Requirement Levels

The schema is formally defined using protobuf3. In protobuf3, all elements are optional, and so there is no mechanism within protobuf to declare that a certain field is required. The Phenopacket schema does require some fields to be present and in some cases additionally requires that these fields have a certain format (syntax) or intended meaning (semantics). Software that uses Phenopackets should check the validity of the data with other means. We provide a Java implementation called Phenopacket Validator that tests Phenopackets (and related messages including Family, Cohort, and Biosample messages) for validity. Application code may additionally check for application-specific criteria.

Hierarchical requirements

The requirement levels that are shown for the various elements of the Phenopacket only apply if the element is used. For instance, the Quantity shows that the unit and value fields are required (the multiplicity is exactly 1 and the word REQUIRED is shown in the description). In contrast the field reference_range is optional (the multiplicity may be 0 or 1 and neither REQUIRED nor RECOMMENDED is used in the description). The requirements only apply if a Quantity is used in a Phenopacket. For instance, Phenopackets that do not contain Measurement or Treatment elements do not contain Quantity elements, and so the requirements for the fields of Quantity do not apply.

Multiplicity

The explanations for the various elements of the Phenopacket show the required multiplcities.

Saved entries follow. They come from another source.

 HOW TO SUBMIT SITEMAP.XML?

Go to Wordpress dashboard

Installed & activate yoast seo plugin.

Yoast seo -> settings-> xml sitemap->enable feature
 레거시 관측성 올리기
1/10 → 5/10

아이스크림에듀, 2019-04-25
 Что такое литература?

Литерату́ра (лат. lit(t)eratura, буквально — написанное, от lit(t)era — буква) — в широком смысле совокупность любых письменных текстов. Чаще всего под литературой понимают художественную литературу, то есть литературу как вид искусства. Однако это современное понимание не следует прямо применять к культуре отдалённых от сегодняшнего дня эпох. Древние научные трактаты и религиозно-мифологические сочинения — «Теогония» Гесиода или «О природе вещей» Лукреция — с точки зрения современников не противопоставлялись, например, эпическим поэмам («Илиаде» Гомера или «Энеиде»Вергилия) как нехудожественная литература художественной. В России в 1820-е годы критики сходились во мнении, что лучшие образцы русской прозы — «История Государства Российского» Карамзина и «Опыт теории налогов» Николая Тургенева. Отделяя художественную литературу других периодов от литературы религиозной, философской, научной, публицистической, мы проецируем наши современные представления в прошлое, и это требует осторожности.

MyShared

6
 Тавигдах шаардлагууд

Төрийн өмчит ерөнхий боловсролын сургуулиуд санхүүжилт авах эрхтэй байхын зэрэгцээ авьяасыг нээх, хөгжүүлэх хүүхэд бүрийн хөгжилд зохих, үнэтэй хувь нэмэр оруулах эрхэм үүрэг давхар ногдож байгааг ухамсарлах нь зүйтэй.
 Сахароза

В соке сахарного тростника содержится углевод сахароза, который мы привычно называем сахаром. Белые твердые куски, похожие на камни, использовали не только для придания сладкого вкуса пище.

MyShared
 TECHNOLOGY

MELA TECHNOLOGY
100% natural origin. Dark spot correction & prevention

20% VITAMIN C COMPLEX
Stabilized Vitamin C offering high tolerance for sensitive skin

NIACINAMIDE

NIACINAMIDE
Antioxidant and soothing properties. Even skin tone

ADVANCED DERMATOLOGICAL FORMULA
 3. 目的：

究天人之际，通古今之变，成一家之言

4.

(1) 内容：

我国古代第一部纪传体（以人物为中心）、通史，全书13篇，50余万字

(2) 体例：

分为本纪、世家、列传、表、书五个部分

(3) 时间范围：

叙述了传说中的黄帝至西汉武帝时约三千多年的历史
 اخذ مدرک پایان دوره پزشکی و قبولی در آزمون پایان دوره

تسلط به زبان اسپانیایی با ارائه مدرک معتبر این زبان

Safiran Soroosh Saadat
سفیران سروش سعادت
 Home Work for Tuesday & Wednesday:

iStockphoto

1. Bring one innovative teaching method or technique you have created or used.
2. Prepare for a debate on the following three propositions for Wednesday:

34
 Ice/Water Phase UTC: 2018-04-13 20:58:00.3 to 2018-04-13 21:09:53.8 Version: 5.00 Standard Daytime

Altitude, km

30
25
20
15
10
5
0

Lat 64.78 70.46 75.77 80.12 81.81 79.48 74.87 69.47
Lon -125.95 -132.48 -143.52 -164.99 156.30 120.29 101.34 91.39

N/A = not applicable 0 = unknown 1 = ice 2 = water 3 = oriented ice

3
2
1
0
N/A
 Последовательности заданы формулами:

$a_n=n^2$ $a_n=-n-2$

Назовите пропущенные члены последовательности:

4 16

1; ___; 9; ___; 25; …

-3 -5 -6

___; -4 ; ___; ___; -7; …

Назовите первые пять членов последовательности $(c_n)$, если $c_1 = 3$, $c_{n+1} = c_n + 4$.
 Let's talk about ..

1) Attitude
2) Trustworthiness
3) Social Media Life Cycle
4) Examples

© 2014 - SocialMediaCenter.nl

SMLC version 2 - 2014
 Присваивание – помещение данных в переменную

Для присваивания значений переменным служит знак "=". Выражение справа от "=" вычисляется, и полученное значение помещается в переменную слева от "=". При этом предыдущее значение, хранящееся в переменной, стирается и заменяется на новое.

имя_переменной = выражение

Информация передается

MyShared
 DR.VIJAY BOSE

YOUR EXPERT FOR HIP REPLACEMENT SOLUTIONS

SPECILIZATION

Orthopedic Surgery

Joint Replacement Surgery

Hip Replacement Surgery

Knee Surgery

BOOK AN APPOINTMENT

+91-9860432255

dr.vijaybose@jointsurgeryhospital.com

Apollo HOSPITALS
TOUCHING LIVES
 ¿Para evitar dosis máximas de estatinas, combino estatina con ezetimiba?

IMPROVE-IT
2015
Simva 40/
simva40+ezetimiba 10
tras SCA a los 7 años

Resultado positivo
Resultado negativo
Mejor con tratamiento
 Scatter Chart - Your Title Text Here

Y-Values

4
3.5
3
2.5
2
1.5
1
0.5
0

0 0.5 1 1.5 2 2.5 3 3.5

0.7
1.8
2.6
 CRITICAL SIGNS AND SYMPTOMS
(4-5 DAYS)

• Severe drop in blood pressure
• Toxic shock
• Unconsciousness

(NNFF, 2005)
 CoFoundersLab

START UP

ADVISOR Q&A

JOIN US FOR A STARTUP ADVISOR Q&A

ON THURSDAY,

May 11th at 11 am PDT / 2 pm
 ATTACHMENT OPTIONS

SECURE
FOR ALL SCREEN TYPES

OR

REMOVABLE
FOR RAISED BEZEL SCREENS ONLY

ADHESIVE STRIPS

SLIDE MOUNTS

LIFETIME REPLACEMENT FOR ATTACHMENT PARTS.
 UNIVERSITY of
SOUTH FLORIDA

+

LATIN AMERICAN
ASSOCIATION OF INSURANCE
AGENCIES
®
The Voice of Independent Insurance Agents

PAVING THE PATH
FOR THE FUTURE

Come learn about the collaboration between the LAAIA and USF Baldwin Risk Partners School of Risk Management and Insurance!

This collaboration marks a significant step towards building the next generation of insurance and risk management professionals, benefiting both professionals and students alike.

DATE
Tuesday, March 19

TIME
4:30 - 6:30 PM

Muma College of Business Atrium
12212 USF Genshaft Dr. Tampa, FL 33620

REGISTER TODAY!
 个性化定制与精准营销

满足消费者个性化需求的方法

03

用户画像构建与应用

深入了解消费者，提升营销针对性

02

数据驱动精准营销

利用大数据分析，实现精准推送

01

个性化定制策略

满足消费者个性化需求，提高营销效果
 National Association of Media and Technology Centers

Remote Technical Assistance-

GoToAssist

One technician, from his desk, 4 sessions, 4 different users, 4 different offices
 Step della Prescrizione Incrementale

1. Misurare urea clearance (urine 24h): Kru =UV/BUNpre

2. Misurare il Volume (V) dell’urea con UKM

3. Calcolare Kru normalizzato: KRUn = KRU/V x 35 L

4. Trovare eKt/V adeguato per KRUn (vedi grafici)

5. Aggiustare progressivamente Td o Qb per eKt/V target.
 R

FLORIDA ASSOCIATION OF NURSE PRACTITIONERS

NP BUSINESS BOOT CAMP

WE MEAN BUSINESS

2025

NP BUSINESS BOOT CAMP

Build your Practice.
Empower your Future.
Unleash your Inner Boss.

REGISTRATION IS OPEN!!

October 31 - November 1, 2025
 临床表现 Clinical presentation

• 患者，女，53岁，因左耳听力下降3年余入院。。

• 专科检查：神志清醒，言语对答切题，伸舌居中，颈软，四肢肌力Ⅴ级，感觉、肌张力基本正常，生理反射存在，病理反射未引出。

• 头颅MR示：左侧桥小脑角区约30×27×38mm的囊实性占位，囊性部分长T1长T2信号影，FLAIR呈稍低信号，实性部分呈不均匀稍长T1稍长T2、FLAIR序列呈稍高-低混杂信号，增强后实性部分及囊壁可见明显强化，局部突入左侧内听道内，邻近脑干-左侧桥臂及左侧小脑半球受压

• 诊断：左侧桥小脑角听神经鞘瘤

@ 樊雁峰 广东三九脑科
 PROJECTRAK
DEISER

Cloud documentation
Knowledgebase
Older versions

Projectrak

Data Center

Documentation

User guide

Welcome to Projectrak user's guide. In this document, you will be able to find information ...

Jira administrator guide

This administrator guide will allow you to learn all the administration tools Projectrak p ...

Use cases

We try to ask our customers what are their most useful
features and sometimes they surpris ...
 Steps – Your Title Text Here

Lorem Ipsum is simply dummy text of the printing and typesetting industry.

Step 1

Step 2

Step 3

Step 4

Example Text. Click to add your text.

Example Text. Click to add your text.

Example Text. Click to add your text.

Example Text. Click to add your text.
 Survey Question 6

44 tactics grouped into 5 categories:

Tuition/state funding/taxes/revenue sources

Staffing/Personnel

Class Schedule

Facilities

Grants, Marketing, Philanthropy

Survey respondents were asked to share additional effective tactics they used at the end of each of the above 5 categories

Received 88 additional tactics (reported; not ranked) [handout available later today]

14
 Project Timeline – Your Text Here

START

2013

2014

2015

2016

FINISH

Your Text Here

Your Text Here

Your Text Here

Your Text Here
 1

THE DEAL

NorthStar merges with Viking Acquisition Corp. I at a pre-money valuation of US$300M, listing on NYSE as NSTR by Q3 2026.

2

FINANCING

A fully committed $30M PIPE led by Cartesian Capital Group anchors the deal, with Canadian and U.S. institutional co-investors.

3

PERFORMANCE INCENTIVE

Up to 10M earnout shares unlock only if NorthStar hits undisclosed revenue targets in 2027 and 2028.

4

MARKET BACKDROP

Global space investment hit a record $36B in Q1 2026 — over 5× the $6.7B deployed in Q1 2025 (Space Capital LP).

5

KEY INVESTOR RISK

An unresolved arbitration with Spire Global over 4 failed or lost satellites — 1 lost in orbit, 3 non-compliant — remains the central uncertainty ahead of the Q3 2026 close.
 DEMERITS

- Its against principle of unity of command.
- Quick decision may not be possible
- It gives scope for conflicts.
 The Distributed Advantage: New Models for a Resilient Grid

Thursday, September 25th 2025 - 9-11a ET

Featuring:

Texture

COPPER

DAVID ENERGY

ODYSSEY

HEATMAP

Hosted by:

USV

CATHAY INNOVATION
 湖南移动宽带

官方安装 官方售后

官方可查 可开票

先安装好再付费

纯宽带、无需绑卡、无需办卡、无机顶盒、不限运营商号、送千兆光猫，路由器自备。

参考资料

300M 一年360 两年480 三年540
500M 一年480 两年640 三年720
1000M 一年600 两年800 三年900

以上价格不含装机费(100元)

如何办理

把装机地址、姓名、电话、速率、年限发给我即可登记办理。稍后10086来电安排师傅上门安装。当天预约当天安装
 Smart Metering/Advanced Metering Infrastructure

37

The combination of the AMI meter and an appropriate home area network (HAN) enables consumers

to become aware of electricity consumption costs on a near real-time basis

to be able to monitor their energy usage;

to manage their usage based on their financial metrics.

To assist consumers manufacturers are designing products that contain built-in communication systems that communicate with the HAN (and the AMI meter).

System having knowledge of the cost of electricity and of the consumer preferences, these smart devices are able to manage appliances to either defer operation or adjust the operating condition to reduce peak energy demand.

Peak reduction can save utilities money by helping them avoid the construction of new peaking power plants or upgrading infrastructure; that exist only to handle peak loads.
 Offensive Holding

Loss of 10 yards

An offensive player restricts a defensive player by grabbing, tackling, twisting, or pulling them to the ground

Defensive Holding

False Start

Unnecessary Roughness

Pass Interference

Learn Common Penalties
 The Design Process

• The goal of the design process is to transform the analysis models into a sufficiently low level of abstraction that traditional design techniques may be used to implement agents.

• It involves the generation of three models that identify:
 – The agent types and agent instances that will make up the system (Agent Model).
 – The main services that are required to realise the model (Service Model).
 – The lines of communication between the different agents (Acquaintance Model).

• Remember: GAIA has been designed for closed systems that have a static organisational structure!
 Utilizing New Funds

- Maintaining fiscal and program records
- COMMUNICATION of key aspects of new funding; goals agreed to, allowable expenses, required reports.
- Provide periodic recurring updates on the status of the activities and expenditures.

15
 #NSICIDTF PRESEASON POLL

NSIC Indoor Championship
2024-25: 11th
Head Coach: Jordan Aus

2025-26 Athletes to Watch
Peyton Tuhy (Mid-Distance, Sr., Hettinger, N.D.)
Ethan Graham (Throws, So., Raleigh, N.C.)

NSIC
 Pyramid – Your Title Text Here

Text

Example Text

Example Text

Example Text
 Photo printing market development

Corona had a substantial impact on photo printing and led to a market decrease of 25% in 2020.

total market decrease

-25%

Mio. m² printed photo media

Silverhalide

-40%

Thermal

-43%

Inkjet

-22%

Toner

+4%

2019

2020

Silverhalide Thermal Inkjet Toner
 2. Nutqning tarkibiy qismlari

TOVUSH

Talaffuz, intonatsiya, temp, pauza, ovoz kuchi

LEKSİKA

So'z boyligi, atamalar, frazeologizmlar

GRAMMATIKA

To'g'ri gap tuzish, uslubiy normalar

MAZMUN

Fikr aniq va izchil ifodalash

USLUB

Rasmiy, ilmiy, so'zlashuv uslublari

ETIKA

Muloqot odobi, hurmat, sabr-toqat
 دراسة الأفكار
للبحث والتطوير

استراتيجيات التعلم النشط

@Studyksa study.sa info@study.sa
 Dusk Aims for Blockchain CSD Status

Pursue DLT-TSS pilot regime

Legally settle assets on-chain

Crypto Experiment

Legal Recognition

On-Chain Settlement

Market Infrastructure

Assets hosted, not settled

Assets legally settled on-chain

  • 0..1: The element may be absent (0) or present (1), i.e., the element is optional. Elements with multiplicity 0..1 may be marked RECOMMENDED, otherwise they are OPTIONAL.
  • 1..1: The element must be present (1), i.e., the element is REQUIRED
  • 0..*: There may be from zero to an arbitrary number of elements, i.e., a potentially empty list
  • 1..*: There may be from one to an arbitrary number of elements, i.e., a list that must not be empty

Levels

The Phenopacket schema uses three requirement levels. The required/recommended/optional designations are phenopacket-specific extensions used in the schema only (not code) and are not supported by protobuf.

Required

If a field is required, its presence is an absolute requirement of the specification, failing which the entire phenopacket is regarded as malformed. This corresponds to the key words MUST, REQUIRED, and SHALL in RFC2119.

Validation software must emit an error if a required field is missing. We note that natively protobuf messages never return a null pointer, and so if a field is missing it will be an empty string, a zero, or default instance depending on the datatype. Therefore, in practice, validation software does not need to check for null pointers.

Optional

A field is truly optional. This category can be applied to fields that are only useful for a certain type of data. For instance, the Biosample field of the Phenopacket message is only used for Phenopackets that have an associated biosample(s).

The general-purpose validator must not emit a warning about these fields whether or not they are present. It may be appropriate for application-specific validators to emit a warning or even an error if a certain optional field is not present.